I would completely agree with @chillminx our girls have always been loyal, they struggle more when we're away and tend to be more cautious of strangers, even though they don't seek affection as often they clearer are deeply bonded to us and miss having us around!


----------



## spotty cats (Jul 24, 2012)

Abys and Burmese get on well, I wouldn’t put a BSH with an Aby - you want to match energy levels.

I know lots of Aby and Burmese pairs along with several breeders who do both breeds and have spent loads of time with them over the years in their homes and at shows.

Our Oci’s are an Aby derived breed but much more affectionate and cuddly. They too blend well in Aby homes.
Our girls are just as smoochy, cuddly and affectionate as the boys.

Unusual your breeder allowed you to let her roam, usually there’s an indoor / enclosure clause. We don’t breed cats to be road kill


----------



## Gem79 (Jul 31, 2019)

She doesn’t breed them to be prisoners either.


----------



## Ottery (Jun 14, 2019)

I have had Burmese cats from many different breeders over the years and not a single one of them asked me to enclose them.
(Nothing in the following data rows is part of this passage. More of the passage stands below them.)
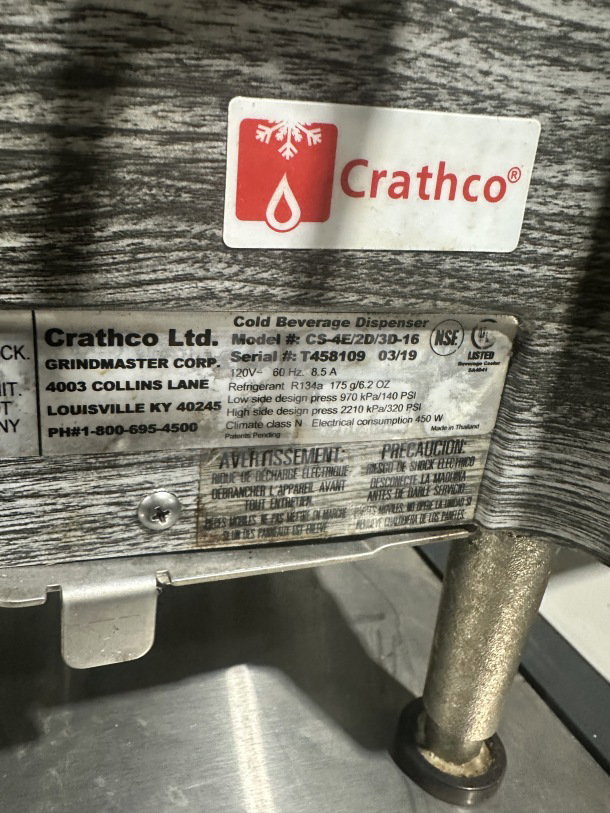 Crathco 2019 4-hopper beverage dispenser, stainless steel body, clear poly jugs, model CS4E/2D/3D16, 120V, SN: T458048.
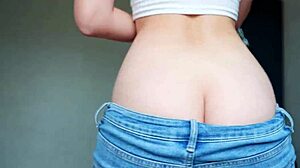 Teen's big ass peeks out during house cleaning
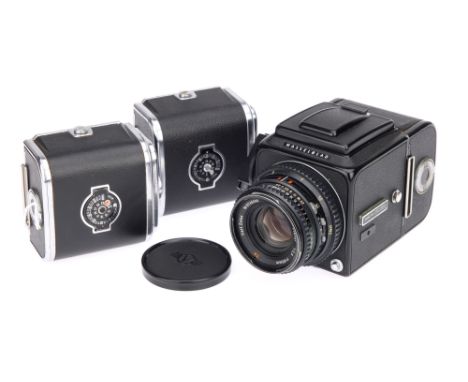 A Hasselblad 500CM Medium Format Camera, black, serial no. RV1258059, with Carl Zeiss Planar T* f/2.8 80mm lens, black, seria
I am sure all of us want our cats to have the best lives they can.


----------



## spotty cats (Jul 24, 2012)

Gem79 said:


> She doesn't breed them to be prisoners either.


I'm sorry your home would be a prison rather than a cat wonderland of toys, climbing spots, attention and affection


----------



## Gem79 (Jul 31, 2019)

it’s not so much the love and toys spotty Cats it’s those pesky walls!


----------



## chillminx (Nov 22, 2010)

I agree Gem79


----------



## Rufus15 (Dec 4, 2015)

Gem79 said:


> it's not so much the love and toys spotty Cats it's those pesky walls!


Darn those pesky walls, how dare they keep cats safe from poisoning, cars, theft, evil people, other animals....


----------



## Ottery (Jun 14, 2019)

I think we all have to weigh risk against quality of life for our cats. There is no right answer, it depends on the situation and the cat.


----------